Should we then skip the candidates altogether then and appoint Nakamura or Caruana to the world championship final just because "sponsors" would like them much better than anyone else for a match in New York? Agon would love that (especially looking how Nakamura is performing in Moscow).
Well Agon's lawyers might argue that was how chess championships final matches were decided before FIDE muscled their way into our collective consciousness in the 1920's with that "Champion of FIDE" nonsense and it took them almost 15 years to convince a skeptical chess world at the time to let them get their paws on the "real" world chess championships....a decision some of us still regret to this day.

So pre-1900 you got the collective consensus on who the big 2 in the chess world were and you got them to play a match sponsored by a wealthy fan and everyone else had to lump it.

Change occurred and FIDE got its way, now change is again happening this time instigated by Agon. They probably got tired of leafing through the Annual accounts of chess24 and ICC showing how event by event they'd made profit and decided to be the ones making the profit. Problem was they had nothing worth paying for. Now that is a big problem if you are inviting the world to come and see your show.

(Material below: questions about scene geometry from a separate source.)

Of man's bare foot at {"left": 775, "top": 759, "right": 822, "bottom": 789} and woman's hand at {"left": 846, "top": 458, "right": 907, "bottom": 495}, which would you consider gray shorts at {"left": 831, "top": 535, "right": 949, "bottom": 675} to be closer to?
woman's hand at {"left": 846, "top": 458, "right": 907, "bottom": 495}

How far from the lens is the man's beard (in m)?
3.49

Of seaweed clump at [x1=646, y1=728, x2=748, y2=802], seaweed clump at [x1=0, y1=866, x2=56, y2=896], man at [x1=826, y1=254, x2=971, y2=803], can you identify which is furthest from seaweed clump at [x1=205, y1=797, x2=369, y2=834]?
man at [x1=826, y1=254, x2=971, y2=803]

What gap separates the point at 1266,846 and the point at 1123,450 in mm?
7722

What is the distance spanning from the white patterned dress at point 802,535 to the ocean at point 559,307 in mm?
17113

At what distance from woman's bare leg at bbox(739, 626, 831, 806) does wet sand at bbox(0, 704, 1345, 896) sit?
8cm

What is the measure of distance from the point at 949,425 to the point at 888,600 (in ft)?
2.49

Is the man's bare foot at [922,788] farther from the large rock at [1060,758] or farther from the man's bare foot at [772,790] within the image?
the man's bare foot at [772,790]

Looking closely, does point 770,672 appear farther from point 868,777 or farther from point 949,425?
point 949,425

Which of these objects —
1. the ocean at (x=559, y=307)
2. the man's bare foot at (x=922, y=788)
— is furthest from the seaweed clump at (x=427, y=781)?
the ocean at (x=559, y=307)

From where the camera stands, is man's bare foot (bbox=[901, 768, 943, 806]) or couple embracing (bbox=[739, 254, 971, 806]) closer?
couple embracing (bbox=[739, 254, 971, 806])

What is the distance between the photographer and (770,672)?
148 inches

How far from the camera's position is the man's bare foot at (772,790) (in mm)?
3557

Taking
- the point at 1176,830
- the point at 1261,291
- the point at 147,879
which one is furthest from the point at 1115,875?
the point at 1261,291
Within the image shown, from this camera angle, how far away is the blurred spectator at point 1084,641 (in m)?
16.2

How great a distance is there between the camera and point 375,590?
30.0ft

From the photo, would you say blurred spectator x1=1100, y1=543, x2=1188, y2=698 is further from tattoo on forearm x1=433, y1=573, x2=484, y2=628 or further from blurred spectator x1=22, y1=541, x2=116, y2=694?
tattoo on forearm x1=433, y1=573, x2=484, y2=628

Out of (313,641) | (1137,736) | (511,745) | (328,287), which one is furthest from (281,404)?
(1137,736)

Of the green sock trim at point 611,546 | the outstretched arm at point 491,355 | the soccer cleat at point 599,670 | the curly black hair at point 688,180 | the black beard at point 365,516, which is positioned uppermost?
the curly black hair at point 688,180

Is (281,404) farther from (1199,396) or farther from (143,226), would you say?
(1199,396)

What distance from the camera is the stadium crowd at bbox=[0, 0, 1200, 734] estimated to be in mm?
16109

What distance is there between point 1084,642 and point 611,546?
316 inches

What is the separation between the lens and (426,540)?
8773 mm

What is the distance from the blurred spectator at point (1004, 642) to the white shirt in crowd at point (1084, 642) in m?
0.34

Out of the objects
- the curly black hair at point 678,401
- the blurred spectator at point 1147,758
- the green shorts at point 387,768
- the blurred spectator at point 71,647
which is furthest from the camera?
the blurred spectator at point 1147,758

It's almost as if a management consultant got the Agon management team onto an away day in a country club somewhere and walked them through business model canvas and capturing value from the value chain. Then someone thought they'd literally capture the value from the output of the Candidates, keep captive the global audience, put the chess media in chains and hold us all to ransom. An interesting business model.